The Repository Should Match the Way the Software Ships10fd32f

By

Most arguments about monorepos start in the wrong place. They usually start with tooling: build speed, dependency management, whether Google does it, whether the company has enough platform engineers to make it work. Those things matter, but they are not the heart of the issue. The heart of the issue is coordination.

Monorepos solve a real problem, and granular repos create a real problem, and both of those need to be said up front, because the lazy version of this conversation turns into another round of engineering religion. One camp acts like putting everything in one repository magically fixes software delivery, and the other camp acts like smaller repositories automatically create cleaner systems. Neither of those is true.

A repository structure is not just a place to put code. It is a delivery model, and it says something about ownership, dependencies, testing, release flow, deployment risk, and how much coordination people need before they can safely ship. When we forget that, we end up arguing about folder structure while the real system is breaking somewhere else.

We Have Been Here Before

It is worth being honest about where we came from. Back in the CVS, Visual SourceSafe, and SVN days, most repositories were effectively monorepos, and before that a lot of systems were natural monorepos: big folder structures on shared drives with piles of code, scripts, documents, build outputs, install notes, and whatever else the team needed to keep the system alive. Nobody called them monorepos because there was nothing special to call them. That was just where the code lived.

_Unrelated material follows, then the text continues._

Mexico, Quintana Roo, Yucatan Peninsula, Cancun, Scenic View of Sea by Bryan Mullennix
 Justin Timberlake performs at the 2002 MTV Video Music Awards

Releases were painful because everything was tied together, builds were fragile, and ownership was often unclear. A change in one area could break some unrelated part of the system, and the person who discovered it was usually the person trying to ship. Waterfall release cycles were not always a philosophical choice, because in a lot of places they were the only sane-looking option when the whole system moved as one large, risky object. You bundled everything up, tested everything you could, hoped the release notes were accurate, scheduled the deployment window, put people on standby, and pulled out rollback instructions that may or may not have been tested recently. Then everyone held their breath.

It was not elegant, but it made a certain kind of sense. When the code, the build, the release, and the organization were all tangled together, the release process became a ceremony around that risk. So when teams started breaking systems into smaller repositories, that also made sense. Smaller repos felt like progress because in many ways they were progress: they gave teams clearer boundaries, reduced local build pain, made ownership easier to describe, and let teams ship smaller pieces independently, at least in theory. They made it possible to stop treating the entire software estate as one release object, and that was a real improvement.

But the coordination problem did not disappear. It moved.

Granular Repos Hide Coupling

The problem with lots of small repositories is that they can make the system look cleaner than it really is. You may have one repo for the frontend, another for the API, another for a shared client library, and then more for infrastructure, database migrations, background workers, and some internal tool nobody remembers until it breaks. On paper that looks like separation.

In practice, a single feature may require changes across five of those repositories, and they have to come together in the right order. The library has to be published before the service can consume it, the service has to be deployed before the frontend can rely on the new behavior, the database migration has to be compatible with both the old and new code, and the infrastructure change has to land before the service starts using the new dependency. The coupling is still there. It is just hidden across repositories, package versions, pipeline timing, and Slack threads.

That creates a different kind of pain. Instead of one large codebase with visible coupling, you get many smaller codebases with hidden coupling, and instead of one painful release train you get dependency version drift, duplicated libraries, stale contracts, incompatible changes, and pull requests spread across repositories that all have to land in sequence. Anyone who has chased a cross-repo change through a dependency chain knows how this goes: the actual code change is small, and the coordination around it is what burns the week.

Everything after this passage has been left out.